STATED GOAL 1
Copy the passage of the post about "The Spray" starting at "Spike Lee and" and ending at "has to tell.".
--- EXCERPT ---
I've foregone the usual plot summary in this post for a number of reasons.  The first is a simple question of length.  At just five pages in all, what Lethem has written isn't even a short story so much as it's a very brief vignette.  In cinematic terms, this would be like one of those old super short films that would run on networks like HBO or Nickelodeon back during the golden age of cable TV.  They were always meant as these one-off space fillers that would be purchased by the networks just so they could shoehorn them into whatever empty slots they might have had back when they were just finding their sea legs.  Often these short films would feature the kind of surrealist plot lines and animated techniques that make up the entirety of a story like "The Spray".  This is not to say that Lethem's efforts here are light-weight, or anything like that.  On the contrary, I'd argue that this story might be the best starting point for anyone looking for the right gateway into Lethem's secondary worlds.  This kind of approach is ideal not just for the possible challenges some writers pose in terms of the intricacy of their works.  It also helps when dealing with names that cast a big shadow.  Some artists manage to leave an impact so big that it can sometimes be difficult to know where to start in exploring their work and legacies.

Spike Lee and Quentin Tarantino are two examples of the phenomena I'm talking about.  Alan Moore, Will Eisner, and Charles Schulz are the same for their respective mediums.  They've all wound up creating such a formative impact that the best course of action is to find the simplest point of entry for the newcomer, and then begin one step at a time.  I'm starting to think that's what stories like "The Spray" are for.  They help the first time reader get oriented in a new secondary world without too much hassle or confusion, while also providing a good introduction to the kind of story the author has to tell.


At it's core. "The Spray" is the account of a burglary experienced by a lower middle class, white collar couple (presumably living somewhere in New York), and the very peculiar aftermath of the break-in.  The burglary itself is a very straightforward affair.  Someone jimmied the lock on the couple's apartment complex.  Whoever it was made their way inside and managed a sizeable five finger discount.  Among the item missing, according to the husband (who is also the narrator), is "a jewelry box that Addie's mother had given us...A...television and fax machine...a Walkman and a camera and a pair of cuff links" among other items (48)".  The interesting part is how none of this matters in and of itself.  Indeed, the burglar is never identified, the missing items are never restored, and the theft itself doesn't even wind up being the main focus of the story.  That honor instead goes to a simple, unassuming item that the police trot in during the course of the otherwise routine investigation of the crime scene.  

This is the titular Spray, and while its effects prove to be somewhat extraordinary, perhaps the most shocking thing (even to the couple at the heart of the story) is that the cops can be so nonchalant in the midst of a demonstration that is, on the face of it, pretty darn miraculous.  What the investigators do is they'll take out the spray can, give it a good shake, and then spritz the apartment.  Covering everything in a fine, invisible film; floor, wall, ceilings, you name it.  The idea of using a modified Lysol can to explore a crime scene is a bit of an off-note in and of itself.  The real tilt out of the land of the norm and into that of the surreal, however, is the effects the contents has on whatever surface it lands on.
--- SOURCE MATERIAL ---
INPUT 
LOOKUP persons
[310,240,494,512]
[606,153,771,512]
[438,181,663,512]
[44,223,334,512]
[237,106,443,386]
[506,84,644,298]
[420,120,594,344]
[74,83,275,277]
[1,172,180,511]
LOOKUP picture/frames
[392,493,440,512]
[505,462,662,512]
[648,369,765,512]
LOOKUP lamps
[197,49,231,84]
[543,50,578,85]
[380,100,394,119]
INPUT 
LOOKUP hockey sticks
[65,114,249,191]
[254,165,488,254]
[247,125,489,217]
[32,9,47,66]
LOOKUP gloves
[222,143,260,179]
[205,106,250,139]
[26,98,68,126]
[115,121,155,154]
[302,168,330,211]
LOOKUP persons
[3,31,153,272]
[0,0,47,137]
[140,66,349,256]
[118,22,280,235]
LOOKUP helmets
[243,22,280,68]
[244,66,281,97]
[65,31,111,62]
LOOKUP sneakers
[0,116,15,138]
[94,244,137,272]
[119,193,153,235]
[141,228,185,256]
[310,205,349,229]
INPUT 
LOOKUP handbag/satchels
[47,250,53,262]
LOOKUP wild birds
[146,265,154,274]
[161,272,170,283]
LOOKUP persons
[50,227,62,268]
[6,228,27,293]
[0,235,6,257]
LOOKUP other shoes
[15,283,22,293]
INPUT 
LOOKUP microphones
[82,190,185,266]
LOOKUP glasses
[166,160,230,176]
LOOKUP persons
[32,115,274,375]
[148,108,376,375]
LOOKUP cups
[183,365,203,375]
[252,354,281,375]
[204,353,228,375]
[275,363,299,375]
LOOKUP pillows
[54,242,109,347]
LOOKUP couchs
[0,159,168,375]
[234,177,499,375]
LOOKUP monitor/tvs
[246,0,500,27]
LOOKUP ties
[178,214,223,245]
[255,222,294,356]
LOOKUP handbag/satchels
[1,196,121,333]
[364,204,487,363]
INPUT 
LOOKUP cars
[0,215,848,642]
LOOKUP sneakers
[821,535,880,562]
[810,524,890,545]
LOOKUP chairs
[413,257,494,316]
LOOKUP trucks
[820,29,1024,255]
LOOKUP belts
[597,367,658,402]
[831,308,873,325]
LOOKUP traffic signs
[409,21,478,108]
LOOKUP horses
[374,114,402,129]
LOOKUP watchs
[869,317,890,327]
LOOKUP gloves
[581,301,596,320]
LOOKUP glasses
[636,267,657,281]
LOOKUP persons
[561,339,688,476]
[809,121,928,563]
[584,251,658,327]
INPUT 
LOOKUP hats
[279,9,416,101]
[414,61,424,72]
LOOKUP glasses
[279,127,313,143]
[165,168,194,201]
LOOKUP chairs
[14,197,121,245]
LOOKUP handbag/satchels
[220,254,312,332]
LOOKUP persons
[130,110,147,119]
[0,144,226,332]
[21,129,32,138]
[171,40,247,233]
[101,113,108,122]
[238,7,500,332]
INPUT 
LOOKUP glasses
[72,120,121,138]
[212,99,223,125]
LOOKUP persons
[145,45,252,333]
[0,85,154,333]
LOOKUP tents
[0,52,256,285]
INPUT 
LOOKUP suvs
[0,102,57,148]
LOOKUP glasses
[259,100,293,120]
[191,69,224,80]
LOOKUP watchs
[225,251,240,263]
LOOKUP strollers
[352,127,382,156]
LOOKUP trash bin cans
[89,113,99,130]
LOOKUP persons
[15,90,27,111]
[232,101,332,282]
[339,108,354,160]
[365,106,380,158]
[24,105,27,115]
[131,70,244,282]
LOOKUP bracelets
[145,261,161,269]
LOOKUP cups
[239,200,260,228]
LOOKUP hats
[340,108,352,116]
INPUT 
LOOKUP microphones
---
STATED GOAL 2
Reproduce the lines of the annotated coordinate records starting at the line that contains "LOOKUP lamps" and ending at the line that contains "[15,283,22,293]", with both of those lines included.

WRITTEN REPLY 1
Spike Lee and Quentin Tarantino are two examples of the phenomena I'm talking about.  Alan Moore, Will Eisner, and Charles Schulz are the same for their respective mediums.  They've all wound up creating such a formative impact that the best course of action is to find the simplest point of entry for the newcomer, and then begin one step at a time.  I'm starting to think that's what stories like "The Spray" are for.  They help the first time reader get oriented in a new secondary world without too much hassle or confusion, while also providing a good introduction to the kind of story the author has to tell.

WRITTEN REPLY 2
LOOKUP lamps
[197,49,231,84]
[543,50,578,85]
[380,100,394,119]
INPUT 
LOOKUP hockey sticks
[65,114,249,191]
[254,165,488,254]
[247,125,489,217]
[32,9,47,66]
LOOKUP gloves
[222,143,260,179]
[205,106,250,139]
[26,98,68,126]
[115,121,155,154]
[302,168,330,211]
LOOKUP persons
[3,31,153,272]
[0,0,47,137]
[140,66,349,256]
[118,22,280,235]
LOOKUP helmets
[243,22,280,68]
[244,66,281,97]
[65,31,111,62]
LOOKUP sneakers
[0,116,15,138]
[94,244,137,272]
[119,193,153,235]
[141,228,185,256]
[310,205,349,229]
INPUT 
LOOKUP handbag/satchels
[47,250,53,262]
LOOKUP wild birds
[146,265,154,274]
[161,272,170,283]
LOOKUP persons
[50,227,62,268]
[6,228,27,293]
[0,235,6,257]
LOOKUP other shoes
[15,283,22,293]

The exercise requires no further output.